══ EXCERPT ══
Changelog

Complete history of pycleora — from the original Synerise Cleora Rust implementation to the current full-featured Python graph embedding library.

v3.2.0

March 2026 — Performance & Ecosystem Release

New Rust-native Full Embed Loop (embed_fast)

The entire embedding pipeline — initialization, propagation, normalization, and iteration — now runs inside a single Rust call. Eliminates Python↔Rust boundary crossing on every iteration. 3.7× faster on roadNet (2M nodes): 15.8s → 4.3s. 1.7× faster on Cora (2.5K nodes).

New Embedding Whitening (whiten_embeddings)

Post-processing that mean-centers and decorrelates embedding dimensions via eigendecomposition. Boosts node classification accuracy from 0.26 → 0.70 on Cora. Combined with multiscale, achieves 0.83 accuracy. Available as whiten=True parameter in embed().

New Residual Connections

Mix propagated embeddings with previous iteration: emb = (1-α)·propagated + α·prev. Prevents over-smoothing on deep iterations. Parameter: residual_weight in embed().

New Convergence-Based Early Stopping

Automatically detects when embeddings stabilize (RMSE between iterations drops below threshold). Saves compute on graphs that converge before max_iterations. Parameter: convergence_threshold in embed().

New Graph Statistics Module (pycleora.stats)

  • graph_summary() — one-call overview of all graph metrics
  • degree_distribution() — node degree histogram
  • clustering_coefficient() — average local clustering coefficient
  • connected_components() — list of components
  • diameter() — graph diameter via BFS
  • betweenness_centrality() — Brandes algorithm, top-K
  • pagerank() — power iteration with dangling node handling

New Graph Preprocessing Module (pycleora.preprocess)

  • clean_graph() — remove self-loops, deduplicate edges, filter by degree
  • largest_connected_component() — extract LCC as new SparseMatrix
  • filter_by_degree() — degree-based edge filtering

New ANN Search Module (pycleora.search)
═══
WORK INSTRUCTIONS: Could you reproduce the pycleora changelog above word for word, from start to finish?
══ ENTRIES SUPPLIED ══
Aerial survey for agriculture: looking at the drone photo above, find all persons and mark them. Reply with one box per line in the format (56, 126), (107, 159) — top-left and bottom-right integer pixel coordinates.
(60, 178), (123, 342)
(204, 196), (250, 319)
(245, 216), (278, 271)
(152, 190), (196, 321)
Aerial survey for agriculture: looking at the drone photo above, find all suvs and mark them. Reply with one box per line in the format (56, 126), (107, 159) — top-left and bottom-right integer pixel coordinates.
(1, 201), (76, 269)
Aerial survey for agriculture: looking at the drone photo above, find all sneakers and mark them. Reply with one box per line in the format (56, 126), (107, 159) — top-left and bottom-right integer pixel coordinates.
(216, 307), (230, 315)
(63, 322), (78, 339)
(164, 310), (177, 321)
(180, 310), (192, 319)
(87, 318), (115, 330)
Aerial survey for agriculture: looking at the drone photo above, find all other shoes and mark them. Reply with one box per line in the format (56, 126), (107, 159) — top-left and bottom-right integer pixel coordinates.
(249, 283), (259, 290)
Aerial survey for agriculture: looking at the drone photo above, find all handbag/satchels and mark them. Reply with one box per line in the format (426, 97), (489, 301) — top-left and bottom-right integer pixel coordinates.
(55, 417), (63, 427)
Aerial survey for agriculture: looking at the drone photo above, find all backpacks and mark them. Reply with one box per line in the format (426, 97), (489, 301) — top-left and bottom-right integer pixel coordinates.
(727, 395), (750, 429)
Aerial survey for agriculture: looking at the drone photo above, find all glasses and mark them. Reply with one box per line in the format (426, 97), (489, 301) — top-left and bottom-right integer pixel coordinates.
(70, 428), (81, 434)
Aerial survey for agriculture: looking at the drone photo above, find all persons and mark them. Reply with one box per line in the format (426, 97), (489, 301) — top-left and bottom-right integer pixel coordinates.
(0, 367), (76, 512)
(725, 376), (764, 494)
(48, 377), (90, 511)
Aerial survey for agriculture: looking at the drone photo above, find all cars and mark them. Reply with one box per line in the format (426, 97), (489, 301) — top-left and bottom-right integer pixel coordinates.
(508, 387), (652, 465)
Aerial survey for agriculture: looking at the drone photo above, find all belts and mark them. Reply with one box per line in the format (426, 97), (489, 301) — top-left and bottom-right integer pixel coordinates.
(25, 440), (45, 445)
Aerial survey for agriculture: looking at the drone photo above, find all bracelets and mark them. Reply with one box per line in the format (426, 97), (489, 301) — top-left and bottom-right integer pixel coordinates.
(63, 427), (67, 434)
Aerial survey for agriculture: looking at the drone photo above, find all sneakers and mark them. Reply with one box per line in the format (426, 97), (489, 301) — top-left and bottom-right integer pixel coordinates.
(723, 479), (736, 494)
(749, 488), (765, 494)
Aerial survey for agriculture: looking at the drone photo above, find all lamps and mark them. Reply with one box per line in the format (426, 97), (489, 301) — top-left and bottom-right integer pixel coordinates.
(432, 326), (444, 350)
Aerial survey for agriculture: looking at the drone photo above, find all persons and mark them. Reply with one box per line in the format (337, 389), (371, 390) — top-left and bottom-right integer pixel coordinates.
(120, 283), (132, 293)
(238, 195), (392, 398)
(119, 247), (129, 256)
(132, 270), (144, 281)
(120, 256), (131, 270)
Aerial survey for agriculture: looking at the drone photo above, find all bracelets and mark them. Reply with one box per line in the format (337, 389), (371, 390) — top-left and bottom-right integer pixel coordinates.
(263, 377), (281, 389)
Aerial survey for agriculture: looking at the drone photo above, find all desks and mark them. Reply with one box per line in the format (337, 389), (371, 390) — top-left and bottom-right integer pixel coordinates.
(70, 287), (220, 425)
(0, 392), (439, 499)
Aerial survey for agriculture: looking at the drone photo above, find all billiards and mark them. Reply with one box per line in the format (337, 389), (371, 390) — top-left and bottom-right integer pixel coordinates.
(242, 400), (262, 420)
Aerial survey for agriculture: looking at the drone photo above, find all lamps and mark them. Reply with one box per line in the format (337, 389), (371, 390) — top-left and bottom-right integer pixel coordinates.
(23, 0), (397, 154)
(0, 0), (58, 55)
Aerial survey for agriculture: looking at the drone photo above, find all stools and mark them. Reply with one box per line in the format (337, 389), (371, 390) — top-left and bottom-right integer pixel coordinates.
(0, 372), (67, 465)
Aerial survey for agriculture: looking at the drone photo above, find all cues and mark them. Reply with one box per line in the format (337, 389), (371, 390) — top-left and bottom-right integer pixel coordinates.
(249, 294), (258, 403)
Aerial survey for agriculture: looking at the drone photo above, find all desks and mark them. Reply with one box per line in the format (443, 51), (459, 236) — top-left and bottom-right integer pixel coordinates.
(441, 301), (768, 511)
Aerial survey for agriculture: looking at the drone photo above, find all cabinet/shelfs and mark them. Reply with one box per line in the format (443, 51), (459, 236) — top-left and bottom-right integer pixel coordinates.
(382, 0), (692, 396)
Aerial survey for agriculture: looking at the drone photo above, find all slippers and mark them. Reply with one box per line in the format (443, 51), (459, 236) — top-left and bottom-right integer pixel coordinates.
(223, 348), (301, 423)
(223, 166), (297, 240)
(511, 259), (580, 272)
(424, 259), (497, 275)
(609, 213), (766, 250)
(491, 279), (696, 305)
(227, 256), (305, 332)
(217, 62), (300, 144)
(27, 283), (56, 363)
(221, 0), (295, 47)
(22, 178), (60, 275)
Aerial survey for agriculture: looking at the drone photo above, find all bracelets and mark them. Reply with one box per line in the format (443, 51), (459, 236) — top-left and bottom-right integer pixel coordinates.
═══
ANSWER TO THE PROBLEM:
Changelog

Complete history of pycleora — from the original Synerise Cleora Rust implementation to the current full-featured Python graph embedding library.

v3.2.0

March 2026 — Performance & Ecosystem Release

New Rust-native Full Embed Loop (embed_fast)

The entire embedding pipeline — initialization, propagation, normalization, and iteration — now runs inside a single Rust call. Eliminates Python↔Rust boundary crossing on every iteration. 3.7× faster on roadNet (2M nodes): 15.8s → 4.3s. 1.7× faster on Cora (2.5K nodes).

New Embedding Whitening (whiten_embeddings)

Post-processing that mean-centers and decorrelates embedding dimensions via eigendecomposition. Boosts node classification accuracy from 0.26 → 0.70 on Cora. Combined with multiscale, achieves 0.83 accuracy. Available as whiten=True parameter in embed().

New Residual Connections

Mix propagated embeddings with previous iteration: emb = (1-α)·propagated + α·prev. Prevents over-smoothing on deep iterations. Parameter: residual_weight in embed().

New Convergence-Based Early Stopping

Automatically detects when embeddings stabilize (RMSE between iterations drops below threshold). Saves compute on graphs that converge before max_iterations. Parameter: convergence_threshold in embed().

New Graph Statistics Module (pycleora.stats)

  • graph_summary() — one-call overview of all graph metrics
  • degree_distribution() — node degree histogram
  • clustering_coefficient() — average local clustering coefficient
  • connected_components() — list of components
  • diameter() — graph diameter via BFS
  • betweenness_centrality() — Brandes algorithm, top-K
  • pagerank() — power iteration with dangling node handling

New Graph Preprocessing Module (pycleora.preprocess)

  • clean_graph() — remove self-loops, deduplicate edges, filter by degree
  • largest_connected_component() — extract LCC as new SparseMatrix
  • filter_by_degree() — degree-based edge filtering

New ANN Search Module (pycleora.search)